(Collection entries)

━━━━━━

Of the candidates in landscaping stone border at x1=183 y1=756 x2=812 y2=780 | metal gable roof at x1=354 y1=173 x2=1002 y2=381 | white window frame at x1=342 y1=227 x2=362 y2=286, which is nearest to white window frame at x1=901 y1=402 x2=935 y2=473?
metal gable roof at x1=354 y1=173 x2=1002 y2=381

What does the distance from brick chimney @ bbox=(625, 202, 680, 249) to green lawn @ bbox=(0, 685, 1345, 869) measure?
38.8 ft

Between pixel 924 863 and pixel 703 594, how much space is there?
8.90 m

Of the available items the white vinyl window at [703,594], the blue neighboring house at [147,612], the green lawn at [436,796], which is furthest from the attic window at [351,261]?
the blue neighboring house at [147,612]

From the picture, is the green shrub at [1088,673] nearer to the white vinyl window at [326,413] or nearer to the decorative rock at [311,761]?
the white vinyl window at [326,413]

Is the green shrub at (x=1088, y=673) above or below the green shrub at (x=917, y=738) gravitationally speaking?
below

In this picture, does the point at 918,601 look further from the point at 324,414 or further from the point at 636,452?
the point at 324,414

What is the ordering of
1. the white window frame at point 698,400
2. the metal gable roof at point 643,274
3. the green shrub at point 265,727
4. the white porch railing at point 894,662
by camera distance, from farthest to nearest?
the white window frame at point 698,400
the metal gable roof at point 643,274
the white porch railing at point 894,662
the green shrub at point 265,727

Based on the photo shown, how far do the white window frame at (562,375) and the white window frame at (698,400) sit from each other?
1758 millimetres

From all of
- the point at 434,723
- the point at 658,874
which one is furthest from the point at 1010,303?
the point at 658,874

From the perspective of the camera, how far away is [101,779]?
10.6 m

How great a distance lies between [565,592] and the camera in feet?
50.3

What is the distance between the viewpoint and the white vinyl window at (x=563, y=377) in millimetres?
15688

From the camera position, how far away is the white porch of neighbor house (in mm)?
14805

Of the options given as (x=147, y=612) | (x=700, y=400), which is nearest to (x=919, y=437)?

━━━━━━

Work to do -> Copy the listing above word for word, keeping every line as it is.

Solution for this problem ->
Of the candidates in landscaping stone border at x1=183 y1=756 x2=812 y2=780 | metal gable roof at x1=354 y1=173 x2=1002 y2=381 | white window frame at x1=342 y1=227 x2=362 y2=286, which is nearest to white window frame at x1=901 y1=402 x2=935 y2=473?
metal gable roof at x1=354 y1=173 x2=1002 y2=381

What does the distance from brick chimney @ bbox=(625, 202, 680, 249) to green lawn @ bbox=(0, 685, 1345, 869) measure?
38.8 ft

Between pixel 924 863 and pixel 703 594, how much space is there?
8.90 m

Of the available items the white vinyl window at [703,594], the blue neighboring house at [147,612], the green lawn at [436,796], which is furthest from the attic window at [351,261]?
the blue neighboring house at [147,612]

From the picture, is the green shrub at [1088,673] nearer to the white vinyl window at [326,413] or nearer to the decorative rock at [311,761]?
the white vinyl window at [326,413]

Is the green shrub at (x=1088, y=673) above or below the green shrub at (x=917, y=738) gravitationally speaking?
below

In this picture, does the point at 918,601 look further from the point at 324,414 or further from the point at 636,452?
the point at 324,414

What is the ordering of
1. the white window frame at point 698,400
2. the metal gable roof at point 643,274
3. the green shrub at point 265,727
4. the white porch railing at point 894,662
by camera distance, from farthest to nearest?
the white window frame at point 698,400
the metal gable roof at point 643,274
the white porch railing at point 894,662
the green shrub at point 265,727

Based on the photo shown, how far do the white window frame at (562,375) and the white window frame at (698,400) sit from each other?
1758 millimetres

From all of
- the point at 434,723
- the point at 658,874
which one is furthest from the point at 1010,303?
the point at 658,874

From the perspective of the camera, how far away is [101,779]?
10.6 m

How great a distance lies between [565,592] and the camera in feet?
50.3

What is the distance between the viewpoint and the white vinyl window at (x=563, y=377) in millimetres?
15688

From the camera position, how far away is the white porch of neighbor house (in mm)?
14805

Of the options given as (x=147, y=612) | (x=700, y=400), which is nearest to (x=919, y=437)?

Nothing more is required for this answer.